→ **Task instructions**
Print every one of the records below word for word, with each line unchanged and in its original order.

→ **Given information**
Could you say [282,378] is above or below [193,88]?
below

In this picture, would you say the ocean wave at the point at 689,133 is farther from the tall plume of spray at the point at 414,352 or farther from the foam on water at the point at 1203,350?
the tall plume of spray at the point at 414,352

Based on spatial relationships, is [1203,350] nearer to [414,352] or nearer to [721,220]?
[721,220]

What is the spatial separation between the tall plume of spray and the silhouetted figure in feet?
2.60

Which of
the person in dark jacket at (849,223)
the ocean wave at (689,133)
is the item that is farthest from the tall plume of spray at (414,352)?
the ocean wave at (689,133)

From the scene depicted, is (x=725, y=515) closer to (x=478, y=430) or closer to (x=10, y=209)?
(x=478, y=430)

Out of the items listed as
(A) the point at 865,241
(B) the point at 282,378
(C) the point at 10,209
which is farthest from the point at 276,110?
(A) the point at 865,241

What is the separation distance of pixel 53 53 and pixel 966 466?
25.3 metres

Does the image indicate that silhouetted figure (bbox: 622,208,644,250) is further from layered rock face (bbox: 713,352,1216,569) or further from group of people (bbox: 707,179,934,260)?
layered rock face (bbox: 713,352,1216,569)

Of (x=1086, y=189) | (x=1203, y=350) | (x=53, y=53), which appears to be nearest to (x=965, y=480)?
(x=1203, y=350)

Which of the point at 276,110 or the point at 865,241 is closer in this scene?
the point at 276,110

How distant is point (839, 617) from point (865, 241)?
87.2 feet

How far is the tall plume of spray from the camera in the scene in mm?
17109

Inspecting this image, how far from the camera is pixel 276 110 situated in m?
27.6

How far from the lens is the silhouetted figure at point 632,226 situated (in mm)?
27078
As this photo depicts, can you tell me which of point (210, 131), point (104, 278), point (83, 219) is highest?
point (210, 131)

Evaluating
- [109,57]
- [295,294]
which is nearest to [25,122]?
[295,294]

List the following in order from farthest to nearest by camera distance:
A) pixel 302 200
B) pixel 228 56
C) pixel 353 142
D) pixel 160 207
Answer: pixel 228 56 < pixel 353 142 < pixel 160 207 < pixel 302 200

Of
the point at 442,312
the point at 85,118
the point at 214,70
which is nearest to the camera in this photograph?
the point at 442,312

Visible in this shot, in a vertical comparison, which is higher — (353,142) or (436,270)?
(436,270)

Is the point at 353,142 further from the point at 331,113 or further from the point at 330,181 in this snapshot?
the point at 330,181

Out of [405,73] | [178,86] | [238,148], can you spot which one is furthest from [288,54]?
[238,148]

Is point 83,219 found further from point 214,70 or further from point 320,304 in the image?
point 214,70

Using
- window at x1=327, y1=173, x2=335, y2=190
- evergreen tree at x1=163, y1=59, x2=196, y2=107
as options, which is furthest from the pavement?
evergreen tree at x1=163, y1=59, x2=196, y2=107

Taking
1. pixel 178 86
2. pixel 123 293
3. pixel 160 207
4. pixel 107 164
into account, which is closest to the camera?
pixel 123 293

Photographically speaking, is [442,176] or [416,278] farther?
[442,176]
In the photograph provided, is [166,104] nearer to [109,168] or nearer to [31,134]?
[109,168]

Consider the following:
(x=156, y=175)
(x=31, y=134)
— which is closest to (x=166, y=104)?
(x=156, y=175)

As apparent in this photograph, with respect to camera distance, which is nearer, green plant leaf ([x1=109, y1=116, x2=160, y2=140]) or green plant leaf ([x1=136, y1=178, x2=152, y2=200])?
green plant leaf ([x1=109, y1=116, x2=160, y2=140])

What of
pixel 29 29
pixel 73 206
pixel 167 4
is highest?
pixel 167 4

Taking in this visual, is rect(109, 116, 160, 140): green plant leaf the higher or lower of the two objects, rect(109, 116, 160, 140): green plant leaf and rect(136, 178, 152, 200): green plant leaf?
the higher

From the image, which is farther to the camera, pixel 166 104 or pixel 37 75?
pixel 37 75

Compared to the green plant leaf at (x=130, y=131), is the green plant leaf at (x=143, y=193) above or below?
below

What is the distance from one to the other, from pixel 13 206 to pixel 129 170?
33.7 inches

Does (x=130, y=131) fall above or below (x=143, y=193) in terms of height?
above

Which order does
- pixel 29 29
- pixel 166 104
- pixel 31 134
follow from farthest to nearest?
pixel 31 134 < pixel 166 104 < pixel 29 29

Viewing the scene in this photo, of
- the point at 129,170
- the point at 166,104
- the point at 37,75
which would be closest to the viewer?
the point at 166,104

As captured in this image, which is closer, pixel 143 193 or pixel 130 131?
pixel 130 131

→ **Task output**
Could you say [282,378] is above or below [193,88]?
below

In this picture, would you say the ocean wave at the point at 689,133 is farther from the tall plume of spray at the point at 414,352 or farther from the foam on water at the point at 1203,350?
the tall plume of spray at the point at 414,352

Based on spatial relationships, is [1203,350] nearer to [414,352] or nearer to [721,220]?
[721,220]

What is the spatial separation between the tall plume of spray and the silhouetted figure in feet?
2.60

Which of
the person in dark jacket at (849,223)
the ocean wave at (689,133)
is the item that is farthest from the tall plume of spray at (414,352)?
the ocean wave at (689,133)

From the scene depicted, is (x=725, y=515) closer to (x=478, y=430) or closer to (x=10, y=209)?
(x=478, y=430)

Out of the items listed as
(A) the point at 865,241
(B) the point at 282,378
(C) the point at 10,209
which is farthest from the point at 276,110?
(A) the point at 865,241

What is the separation distance of pixel 53 53 and pixel 966 466?
25.3 metres

Does the image indicate that silhouetted figure (bbox: 622,208,644,250) is further from layered rock face (bbox: 713,352,1216,569) or further from group of people (bbox: 707,179,934,260)?
layered rock face (bbox: 713,352,1216,569)

Of (x=1086, y=189) | (x=1203, y=350) | (x=53, y=53), which appears to be nearest to (x=965, y=480)?
(x=1203, y=350)

Which of the point at 276,110 or the point at 865,241 is closer in this scene?
the point at 276,110

How distant is point (839, 617) from point (865, 241)?
87.2 feet

How far is the tall plume of spray from the camera in the scene in mm?
17109

Inspecting this image, how far from the camera is pixel 276 110 situated in m?
27.6

How far from the lens is the silhouetted figure at point 632,226 situated (in mm)?
27078
As this photo depicts, can you tell me which of point (210, 131), point (104, 278), point (83, 219) is highest?
point (210, 131)

Evaluating
- [109,57]
- [295,294]
which is nearest to [25,122]?
[295,294]

List the following in order from farthest to nearest by camera distance:
A) pixel 302 200
B) pixel 228 56
C) pixel 353 142
D) pixel 160 207
Answer: pixel 228 56 < pixel 353 142 < pixel 160 207 < pixel 302 200

Of
the point at 442,312
the point at 85,118
the point at 214,70
which is nearest to the camera in this photograph?
the point at 442,312

Visible in this shot, in a vertical comparison, which is higher — (353,142) or (436,270)?
(436,270)

Is the point at 353,142 further from the point at 331,113 or further from the point at 330,181 in this snapshot?
the point at 330,181

Out of [405,73] | [178,86] | [238,148], can you spot which one is furthest from [288,54]?
[238,148]

Is point 83,219 found further from point 214,70 or further from point 320,304 in the image?
point 214,70

Using
- window at x1=327, y1=173, x2=335, y2=190
- evergreen tree at x1=163, y1=59, x2=196, y2=107
as options, which is furthest from the pavement?
evergreen tree at x1=163, y1=59, x2=196, y2=107

Taking
1. pixel 178 86
2. pixel 123 293
3. pixel 160 207
4. pixel 107 164
into account, which is closest to the camera?
pixel 123 293

Photographically speaking, is [442,176] or [416,278] farther?
[442,176]
In the photograph provided, is [166,104] nearer to [109,168] or nearer to [31,134]?
[109,168]

Consider the following:
(x=156, y=175)
(x=31, y=134)
— which is closest to (x=166, y=104)?
(x=156, y=175)

As apparent in this photograph, with respect to camera distance, which is nearer, green plant leaf ([x1=109, y1=116, x2=160, y2=140]) or green plant leaf ([x1=136, y1=178, x2=152, y2=200])?
green plant leaf ([x1=109, y1=116, x2=160, y2=140])

What of
pixel 29 29
pixel 73 206
pixel 167 4
is highest?
pixel 167 4

Taking in this visual, is rect(109, 116, 160, 140): green plant leaf the higher or lower of the two objects, rect(109, 116, 160, 140): green plant leaf and rect(136, 178, 152, 200): green plant leaf?
the higher

From the image, which is farther to the camera, pixel 166 104 or pixel 37 75?
pixel 37 75

Compared to the green plant leaf at (x=130, y=131), is the green plant leaf at (x=143, y=193) above or below?
below

What is the distance from one to the other, from pixel 13 206 to pixel 129 170?
33.7 inches

Does (x=130, y=131) fall above or below (x=143, y=193) in terms of height?
above

Which order does
- pixel 29 29
- pixel 166 104
- pixel 31 134
follow from farthest to nearest?
pixel 31 134 < pixel 166 104 < pixel 29 29

Viewing the scene in this photo, of
- the point at 129,170
- the point at 166,104
- the point at 37,75
which would be closest to the viewer?
the point at 166,104

As captured in this image, which is closer, pixel 143 193 or pixel 130 131?
pixel 130 131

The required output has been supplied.